His advice: treat year one as relationship infrastructure. Turn attention to listener growth in year two.

Trust Becomes the Scarce Asset

Karl’s investment thesis, consistent across Draft.dev and The Podcast Consultant, is that trust compounds over time in ways other content formats cannot replicate. He sees AI confirming that thesis rather than threatening it.

As generated content floods the web at lower cost and higher volume, audience trust in what they consume degrades. Podcasting, in Karl’s view, is one of the formats where the human signal remains hardest to fabricate convincingly.

“AI is going to make some of the nuts and bolts and tactical stuff easier,” Karl says. “But you don’t build trust with a machine, you build trust with real people.”

That belief also shapes how The Podcast Consultant has expanded its services.

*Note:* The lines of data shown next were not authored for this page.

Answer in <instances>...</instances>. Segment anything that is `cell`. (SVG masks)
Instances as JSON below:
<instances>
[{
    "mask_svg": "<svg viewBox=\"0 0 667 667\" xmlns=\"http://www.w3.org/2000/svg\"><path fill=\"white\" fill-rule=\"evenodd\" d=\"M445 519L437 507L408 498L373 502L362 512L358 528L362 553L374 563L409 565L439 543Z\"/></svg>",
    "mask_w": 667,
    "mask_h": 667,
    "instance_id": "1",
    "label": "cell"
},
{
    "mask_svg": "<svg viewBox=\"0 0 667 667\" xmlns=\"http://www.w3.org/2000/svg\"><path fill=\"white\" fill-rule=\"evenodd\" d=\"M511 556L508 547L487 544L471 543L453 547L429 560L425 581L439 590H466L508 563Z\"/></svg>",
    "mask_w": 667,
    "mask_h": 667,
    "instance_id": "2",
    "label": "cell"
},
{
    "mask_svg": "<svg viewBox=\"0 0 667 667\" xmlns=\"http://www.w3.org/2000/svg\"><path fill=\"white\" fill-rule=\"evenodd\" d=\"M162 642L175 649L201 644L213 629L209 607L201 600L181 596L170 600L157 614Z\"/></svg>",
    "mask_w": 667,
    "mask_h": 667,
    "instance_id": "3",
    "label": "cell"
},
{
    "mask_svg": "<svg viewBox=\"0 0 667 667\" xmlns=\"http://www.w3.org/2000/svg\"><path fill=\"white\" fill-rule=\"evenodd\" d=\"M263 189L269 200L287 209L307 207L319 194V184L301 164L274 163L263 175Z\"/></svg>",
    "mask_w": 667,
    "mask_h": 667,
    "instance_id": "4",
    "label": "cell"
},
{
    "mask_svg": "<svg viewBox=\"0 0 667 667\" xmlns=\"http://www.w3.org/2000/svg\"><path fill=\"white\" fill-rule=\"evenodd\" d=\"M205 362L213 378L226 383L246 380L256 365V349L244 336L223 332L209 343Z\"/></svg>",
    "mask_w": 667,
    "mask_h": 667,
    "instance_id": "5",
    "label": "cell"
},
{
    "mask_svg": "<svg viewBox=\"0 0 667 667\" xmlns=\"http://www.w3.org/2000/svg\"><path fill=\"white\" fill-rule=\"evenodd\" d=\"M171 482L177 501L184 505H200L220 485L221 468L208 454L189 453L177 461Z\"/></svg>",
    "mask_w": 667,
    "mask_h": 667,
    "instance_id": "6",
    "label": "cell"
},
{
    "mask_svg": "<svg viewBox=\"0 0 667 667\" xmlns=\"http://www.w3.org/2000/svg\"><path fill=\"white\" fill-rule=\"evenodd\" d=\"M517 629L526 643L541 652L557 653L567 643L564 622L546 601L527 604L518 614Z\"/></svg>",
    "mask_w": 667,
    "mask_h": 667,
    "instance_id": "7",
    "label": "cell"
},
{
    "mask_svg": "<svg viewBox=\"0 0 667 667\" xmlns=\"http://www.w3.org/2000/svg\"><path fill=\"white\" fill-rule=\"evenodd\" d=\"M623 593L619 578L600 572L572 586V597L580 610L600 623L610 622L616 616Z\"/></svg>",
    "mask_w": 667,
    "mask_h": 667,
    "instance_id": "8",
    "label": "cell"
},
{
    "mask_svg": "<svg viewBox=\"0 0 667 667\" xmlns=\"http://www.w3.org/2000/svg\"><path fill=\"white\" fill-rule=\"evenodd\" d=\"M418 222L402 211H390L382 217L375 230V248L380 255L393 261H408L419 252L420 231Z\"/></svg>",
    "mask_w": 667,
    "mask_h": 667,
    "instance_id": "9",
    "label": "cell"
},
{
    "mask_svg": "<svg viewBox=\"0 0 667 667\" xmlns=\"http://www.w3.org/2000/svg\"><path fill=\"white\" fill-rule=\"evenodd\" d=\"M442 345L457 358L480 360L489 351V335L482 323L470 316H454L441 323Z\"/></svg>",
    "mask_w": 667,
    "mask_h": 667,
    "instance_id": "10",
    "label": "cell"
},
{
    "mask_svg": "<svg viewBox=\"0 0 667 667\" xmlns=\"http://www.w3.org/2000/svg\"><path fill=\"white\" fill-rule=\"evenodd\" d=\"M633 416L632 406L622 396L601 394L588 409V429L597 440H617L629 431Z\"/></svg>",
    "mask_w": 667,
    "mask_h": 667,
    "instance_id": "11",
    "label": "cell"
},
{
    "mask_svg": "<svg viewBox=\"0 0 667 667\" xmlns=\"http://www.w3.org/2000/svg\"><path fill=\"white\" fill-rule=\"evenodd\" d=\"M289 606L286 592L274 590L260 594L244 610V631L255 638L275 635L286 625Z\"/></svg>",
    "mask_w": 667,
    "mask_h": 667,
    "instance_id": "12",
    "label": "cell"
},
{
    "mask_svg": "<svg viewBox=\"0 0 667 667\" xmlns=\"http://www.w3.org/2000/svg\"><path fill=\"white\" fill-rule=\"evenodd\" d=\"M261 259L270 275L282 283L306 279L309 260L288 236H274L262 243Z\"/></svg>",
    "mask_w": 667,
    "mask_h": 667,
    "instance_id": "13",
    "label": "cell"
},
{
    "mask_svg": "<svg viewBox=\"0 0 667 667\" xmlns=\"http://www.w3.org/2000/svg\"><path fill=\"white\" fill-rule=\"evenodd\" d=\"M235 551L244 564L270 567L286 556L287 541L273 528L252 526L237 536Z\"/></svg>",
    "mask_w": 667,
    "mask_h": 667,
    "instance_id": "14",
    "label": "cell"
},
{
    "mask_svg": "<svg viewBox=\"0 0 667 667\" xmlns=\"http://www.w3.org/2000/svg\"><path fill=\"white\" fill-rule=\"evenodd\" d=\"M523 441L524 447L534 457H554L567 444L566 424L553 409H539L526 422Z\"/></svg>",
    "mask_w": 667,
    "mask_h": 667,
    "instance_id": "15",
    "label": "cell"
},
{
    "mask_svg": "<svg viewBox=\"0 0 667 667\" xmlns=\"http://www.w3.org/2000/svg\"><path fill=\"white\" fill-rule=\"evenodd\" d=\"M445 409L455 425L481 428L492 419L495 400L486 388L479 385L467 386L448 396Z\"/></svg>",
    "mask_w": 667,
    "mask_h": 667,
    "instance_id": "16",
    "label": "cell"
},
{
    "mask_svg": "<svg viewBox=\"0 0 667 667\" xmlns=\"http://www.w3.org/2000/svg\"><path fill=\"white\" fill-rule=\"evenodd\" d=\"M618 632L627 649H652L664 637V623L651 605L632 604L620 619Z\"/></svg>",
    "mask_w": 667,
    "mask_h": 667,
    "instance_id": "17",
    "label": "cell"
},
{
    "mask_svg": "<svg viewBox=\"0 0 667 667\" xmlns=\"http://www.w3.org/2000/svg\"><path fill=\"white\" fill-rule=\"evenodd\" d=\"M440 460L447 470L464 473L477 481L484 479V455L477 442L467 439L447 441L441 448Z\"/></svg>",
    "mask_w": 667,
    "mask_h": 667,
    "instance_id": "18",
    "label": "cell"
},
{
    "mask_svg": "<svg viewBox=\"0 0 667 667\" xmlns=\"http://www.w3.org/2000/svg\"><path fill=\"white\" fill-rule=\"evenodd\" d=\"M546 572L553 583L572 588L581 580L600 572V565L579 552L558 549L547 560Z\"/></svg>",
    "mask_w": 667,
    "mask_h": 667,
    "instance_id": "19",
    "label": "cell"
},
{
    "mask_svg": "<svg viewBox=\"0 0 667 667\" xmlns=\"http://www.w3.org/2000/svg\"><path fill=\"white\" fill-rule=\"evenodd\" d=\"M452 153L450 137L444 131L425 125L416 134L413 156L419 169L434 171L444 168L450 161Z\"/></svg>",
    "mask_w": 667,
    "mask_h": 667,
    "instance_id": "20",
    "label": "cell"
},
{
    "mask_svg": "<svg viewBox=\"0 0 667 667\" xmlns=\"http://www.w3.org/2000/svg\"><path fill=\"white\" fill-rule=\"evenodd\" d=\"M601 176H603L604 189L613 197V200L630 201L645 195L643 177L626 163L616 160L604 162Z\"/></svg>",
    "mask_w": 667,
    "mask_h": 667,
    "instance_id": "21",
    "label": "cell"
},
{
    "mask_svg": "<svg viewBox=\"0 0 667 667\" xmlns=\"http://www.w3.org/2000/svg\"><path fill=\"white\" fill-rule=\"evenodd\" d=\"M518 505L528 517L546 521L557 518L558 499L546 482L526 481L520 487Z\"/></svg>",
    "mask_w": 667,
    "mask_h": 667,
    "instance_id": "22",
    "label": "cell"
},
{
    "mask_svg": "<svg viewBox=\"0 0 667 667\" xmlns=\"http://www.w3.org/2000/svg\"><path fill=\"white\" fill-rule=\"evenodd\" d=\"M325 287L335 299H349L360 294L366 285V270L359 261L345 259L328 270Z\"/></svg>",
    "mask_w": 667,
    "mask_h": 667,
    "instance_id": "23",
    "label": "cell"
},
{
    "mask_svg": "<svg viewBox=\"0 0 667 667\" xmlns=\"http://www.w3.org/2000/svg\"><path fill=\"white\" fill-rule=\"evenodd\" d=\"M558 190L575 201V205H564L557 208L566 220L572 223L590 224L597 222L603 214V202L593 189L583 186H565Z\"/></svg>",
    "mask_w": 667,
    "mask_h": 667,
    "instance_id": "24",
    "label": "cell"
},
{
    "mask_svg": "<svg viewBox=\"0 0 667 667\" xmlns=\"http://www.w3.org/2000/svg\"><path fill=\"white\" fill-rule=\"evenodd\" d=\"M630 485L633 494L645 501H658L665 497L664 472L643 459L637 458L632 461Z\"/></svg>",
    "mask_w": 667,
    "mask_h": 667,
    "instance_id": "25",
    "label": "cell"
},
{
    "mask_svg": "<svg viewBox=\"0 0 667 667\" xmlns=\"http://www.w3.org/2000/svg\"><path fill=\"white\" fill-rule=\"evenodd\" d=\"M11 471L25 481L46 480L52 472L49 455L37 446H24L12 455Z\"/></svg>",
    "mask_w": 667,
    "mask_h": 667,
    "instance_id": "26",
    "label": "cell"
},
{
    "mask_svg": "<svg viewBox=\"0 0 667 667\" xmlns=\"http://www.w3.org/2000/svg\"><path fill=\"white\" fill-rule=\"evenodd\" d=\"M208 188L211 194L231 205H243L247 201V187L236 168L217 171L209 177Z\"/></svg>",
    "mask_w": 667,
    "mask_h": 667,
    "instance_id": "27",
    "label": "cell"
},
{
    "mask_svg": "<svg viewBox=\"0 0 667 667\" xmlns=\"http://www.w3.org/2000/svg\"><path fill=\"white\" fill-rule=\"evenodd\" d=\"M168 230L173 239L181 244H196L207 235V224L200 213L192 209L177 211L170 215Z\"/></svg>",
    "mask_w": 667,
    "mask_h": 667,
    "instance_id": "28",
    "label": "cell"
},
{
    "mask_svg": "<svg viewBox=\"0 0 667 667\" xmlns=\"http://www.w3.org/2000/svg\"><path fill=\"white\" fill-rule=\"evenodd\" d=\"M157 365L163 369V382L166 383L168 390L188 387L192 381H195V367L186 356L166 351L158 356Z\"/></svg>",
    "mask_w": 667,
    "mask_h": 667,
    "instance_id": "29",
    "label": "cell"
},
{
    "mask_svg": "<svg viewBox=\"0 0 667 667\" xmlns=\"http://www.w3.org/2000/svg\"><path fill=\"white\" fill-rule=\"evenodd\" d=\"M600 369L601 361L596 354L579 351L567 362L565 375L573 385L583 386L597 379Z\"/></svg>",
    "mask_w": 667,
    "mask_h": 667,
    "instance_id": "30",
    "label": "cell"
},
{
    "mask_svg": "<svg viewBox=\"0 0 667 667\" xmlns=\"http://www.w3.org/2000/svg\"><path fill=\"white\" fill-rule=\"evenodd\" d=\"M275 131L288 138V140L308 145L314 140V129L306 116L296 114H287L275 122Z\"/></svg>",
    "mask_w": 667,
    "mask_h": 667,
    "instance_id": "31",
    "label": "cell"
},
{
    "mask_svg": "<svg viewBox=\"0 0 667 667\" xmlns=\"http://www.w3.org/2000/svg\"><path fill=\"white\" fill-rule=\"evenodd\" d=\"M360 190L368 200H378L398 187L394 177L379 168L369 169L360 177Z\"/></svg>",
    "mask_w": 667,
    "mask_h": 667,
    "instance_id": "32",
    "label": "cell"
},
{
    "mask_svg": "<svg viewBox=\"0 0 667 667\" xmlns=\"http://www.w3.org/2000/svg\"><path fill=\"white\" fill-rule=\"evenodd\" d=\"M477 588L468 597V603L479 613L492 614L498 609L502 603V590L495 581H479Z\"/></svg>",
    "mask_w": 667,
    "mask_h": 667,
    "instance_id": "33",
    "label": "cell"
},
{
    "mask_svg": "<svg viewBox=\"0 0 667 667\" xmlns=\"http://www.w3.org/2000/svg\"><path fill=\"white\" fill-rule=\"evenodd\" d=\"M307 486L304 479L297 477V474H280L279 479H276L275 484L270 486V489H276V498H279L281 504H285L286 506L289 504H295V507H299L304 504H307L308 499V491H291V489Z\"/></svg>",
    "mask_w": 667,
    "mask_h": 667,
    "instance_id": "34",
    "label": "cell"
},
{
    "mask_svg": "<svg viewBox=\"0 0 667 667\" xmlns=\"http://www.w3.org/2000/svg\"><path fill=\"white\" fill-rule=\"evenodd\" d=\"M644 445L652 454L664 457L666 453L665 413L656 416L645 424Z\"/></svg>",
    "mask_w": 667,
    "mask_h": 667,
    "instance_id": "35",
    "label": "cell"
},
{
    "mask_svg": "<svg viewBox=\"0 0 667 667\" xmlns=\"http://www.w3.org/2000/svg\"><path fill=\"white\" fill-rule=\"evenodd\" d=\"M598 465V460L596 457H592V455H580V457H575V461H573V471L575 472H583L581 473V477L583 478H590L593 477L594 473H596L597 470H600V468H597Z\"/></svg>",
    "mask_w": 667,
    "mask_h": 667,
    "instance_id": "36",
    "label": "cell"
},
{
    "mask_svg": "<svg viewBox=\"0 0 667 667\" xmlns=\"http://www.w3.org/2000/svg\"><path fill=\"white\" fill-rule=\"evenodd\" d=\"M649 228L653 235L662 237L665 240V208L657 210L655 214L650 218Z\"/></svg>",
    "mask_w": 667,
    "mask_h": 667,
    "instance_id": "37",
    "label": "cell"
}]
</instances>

Clients producing podcasts increasingly want social clips, YouTube channel management, and scheduling handled by the same team. Those additions drive revenue from existing relationships rather than new client acquisition, and they position the company at the intersection of audio and video as YouTube distribution becomes standard for most shows.

“Most shows should probably have a video option at this point,” Karl says, citing the discovery advantages YouTube offers over purely audio formats.

From 150 Shows to the Hundreds

Five years out, Karl’s goal is to serve hundreds, eventually thousands, of businesses across different production tiers. The specific number matters less to him than the underlying architecture.

“I want to help businesses build really high trust channels that they can use to build relationships with customers, partners, and audiences of all kinds,” Karl says.

Whether a roll-up model can sustain that kind of trust-focused, client-by-client production work at scale remains the open question. Karl is two acquisitions into a strategy still being field-tested, with more deals ahead. He knows where the tensions are. He does not yet know how they resolve.

“I’ll let you know in a couple of years,” he says.